Rock and Rustee Juxx have always had a strong friendship with Sean Price (aka Ruck). Together again, Rock and Ruck team up on the rugged track, “Jail Shit”. Agallah’s gritty production perfectly complements the hardcore theme. With his usual deep voice, Rock handles the hook where he states how the streets are almost as dangerous as prison. On “Spliff N Wessun”, Ruck and Juxx display their hip-hop connection over Ayatollah’s production. Nominated by Ruck as “Crown Height’s best emcee” (on “Live The Life”), Rustee Juxx adds a fresh vibe to the album. The hard-hitting track, “Slap Boxing” has Ruck, Rock, and Juxx all beating the shit out of the mic. These collaborations not only show solidarity, they prove that ill feelings do not exist between Ruck and Rock.

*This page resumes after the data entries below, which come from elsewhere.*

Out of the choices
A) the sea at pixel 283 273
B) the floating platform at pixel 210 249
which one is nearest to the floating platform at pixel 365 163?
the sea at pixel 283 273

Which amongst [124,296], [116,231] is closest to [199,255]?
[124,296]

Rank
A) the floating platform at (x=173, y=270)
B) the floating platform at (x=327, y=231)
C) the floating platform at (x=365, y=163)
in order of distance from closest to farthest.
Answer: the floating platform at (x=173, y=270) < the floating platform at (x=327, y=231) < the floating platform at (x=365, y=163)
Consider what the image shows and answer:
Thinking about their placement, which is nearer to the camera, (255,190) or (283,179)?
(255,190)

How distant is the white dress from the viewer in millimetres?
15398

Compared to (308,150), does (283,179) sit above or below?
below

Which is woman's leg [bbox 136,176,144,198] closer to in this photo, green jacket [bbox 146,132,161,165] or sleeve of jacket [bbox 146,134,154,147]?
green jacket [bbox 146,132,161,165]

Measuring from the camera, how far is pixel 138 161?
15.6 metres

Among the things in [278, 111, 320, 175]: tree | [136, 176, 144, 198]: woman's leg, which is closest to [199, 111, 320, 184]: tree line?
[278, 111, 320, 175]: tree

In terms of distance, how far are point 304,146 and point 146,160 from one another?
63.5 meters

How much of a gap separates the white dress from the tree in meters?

Every album has some minor flaws, but any weakness on “Monkey Bars” is stronger than the average hip-hop track. “Fake Neptune” (featuring Buckshot, Steele, & Louisville) is a decent track with a self-explaining title. The bouncy & glossy sound does make the beat sound like a Neptunes rip-off. Sean Price’s performance makes this track skip-proof. The only other strike against the album is the exclusion of the old (but essential) track, “Solidify”. Instead of “Rising To The Top”, “Solidify” would have made the album perfect.

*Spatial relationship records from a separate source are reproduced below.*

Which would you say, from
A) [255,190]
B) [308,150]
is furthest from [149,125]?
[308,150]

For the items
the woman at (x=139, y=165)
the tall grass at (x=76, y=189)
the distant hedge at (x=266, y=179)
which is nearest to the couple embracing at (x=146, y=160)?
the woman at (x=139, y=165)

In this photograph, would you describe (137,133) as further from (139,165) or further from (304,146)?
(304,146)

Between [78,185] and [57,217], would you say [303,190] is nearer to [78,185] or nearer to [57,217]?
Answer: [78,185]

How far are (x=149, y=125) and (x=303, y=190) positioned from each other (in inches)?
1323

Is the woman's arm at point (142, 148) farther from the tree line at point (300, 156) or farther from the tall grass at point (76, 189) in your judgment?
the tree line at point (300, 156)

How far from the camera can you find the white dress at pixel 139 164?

Like real monkey bars on a playground, Sean Price’s debut solo album is fun, a bit dangerous, funky, and always ready for play. Does the title have anything to do with racism and hip-hop verses? (“Monkey” is a racist term. “Bars” are lines of lyrics.) Like “Do The Knowledge” (the Snickers bar skit from “Magnum Force”), Ruck may be finding humor is a horrible act of racism. (Maybe I’m looking too deep into the title…?) Fans had to wait years for Ruck’s debut solo album. “Money Bars” does not disappoint. The hardcore album has a mid-90’s hip-hop energy with 2005 sentiments. In the songs by Heltah Skeltah, the deep baritone voice of Rock caught the listener’s attention while Sean Price’s overall performance solidified their credibility and style. The album has some songs that instantly satisfy and catch your attention. Other songs are just as strong but require a few extra listens. As an album, “Monkey Bars” is greater than just the sum of its parts. A contemporary hip-hop classic, the LP improves with every listen. “Monkey Bars” by Sean Price is not only refreshing and entertaining; the album is one of the best released LP in the last 5 years. Although you may get hurt, play on these “Monkey Bars” because the pain is worth the good time.